→ Extrait à lire:

▼▼▼

Pour y arriver, les médecins allemands ont donné à cet homme de la moelle osseuse d’un patient déficient en CCR5. Il faut savoir en effet que l’intérieur des os est l’usine de fabrication de sang du corps. Si les globules qui en sortent ont été fabriqués sans cette protéine, ils n’ont pas de porte d’entrée principale pour le VIH.

La greffe sans chirurgien

La greffe de moelle osseuse offre l’avantage d’être la plus facile à pratiquer. Une simple injection intraveineuse. Pas même besoin de chirurgien. «Quelques centaines de cellules souche de haute qualité suffisent à repeupler toute la moelle de tout le squelette», explique Karl-Heinz Krause. Car notre moelle, comme les globules et les plaquettes de notre sang, se régénère en permanence.

▲▲▲

→ Données extraites:
▼▼▼

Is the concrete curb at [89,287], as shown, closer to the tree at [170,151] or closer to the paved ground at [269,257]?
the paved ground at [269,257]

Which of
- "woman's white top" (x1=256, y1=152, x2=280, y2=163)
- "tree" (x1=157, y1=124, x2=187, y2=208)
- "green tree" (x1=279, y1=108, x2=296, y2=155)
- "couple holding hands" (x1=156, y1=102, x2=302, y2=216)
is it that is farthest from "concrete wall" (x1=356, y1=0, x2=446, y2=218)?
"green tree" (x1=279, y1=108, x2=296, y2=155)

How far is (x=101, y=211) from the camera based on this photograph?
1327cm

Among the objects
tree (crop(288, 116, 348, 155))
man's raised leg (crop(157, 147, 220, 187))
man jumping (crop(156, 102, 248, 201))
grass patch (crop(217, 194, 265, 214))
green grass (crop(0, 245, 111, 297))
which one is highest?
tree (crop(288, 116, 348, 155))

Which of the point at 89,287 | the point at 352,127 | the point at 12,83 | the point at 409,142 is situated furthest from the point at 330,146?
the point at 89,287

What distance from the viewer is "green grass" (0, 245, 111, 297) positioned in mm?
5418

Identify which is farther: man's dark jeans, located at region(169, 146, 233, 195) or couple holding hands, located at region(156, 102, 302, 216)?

▲▲▲

→ Consigne 1: Dans le texte sur la greffe de moelle osseuse, relevez tout ce qui, d'après la dernière phrase, se régénère en permanence.
→ Consigne 2: Reprenez le texte sur la greffe de moelle osseuse et poursuivez-le à partir de sa dernière phrase.
Les données extraites n'ont aucun rôle ici.

→ Réponse 1: La moelle, les globules et les plaquettes du sang.

→ Réponse 2:
Alors, eurêka? Pas encore. Les chances de trouver un donneur à la fois CCR5 déficient et compatible avec le receveur, seraient aussi grandes que celles de gagner à la loterie, «et on ne peut pas baser un concept thérapeutique sur une loterie», estime le chercheur des HUG.

D’où l’idée de l’autogreffe: on prélève au patient sa propre moelle, on lui fait subir un traitement d’ingénierie génétique pour supprimer l’expression du CCR5 et on la lui réinjecte. Ainsi on évite tous les problèmes de rejet. C’est la voie que suit le labo de Karl-Heinz Krause.

Des risques? Il est clair que la nature n’a pas fabriqué le CCR5 pour rien. «Il est quand même impliqué dans la défense immunitaire, et on sait que les gens qui ne l’ont pas, s’ils attrapent certaines infections, auront une maladie plus sévère», note le scientifique. Le cas le mieux connu est celui de la fièvre du Nil, mais pour lui, «ce sont là des considérations plutôt mineures par rapport à un fléau comme le VIH».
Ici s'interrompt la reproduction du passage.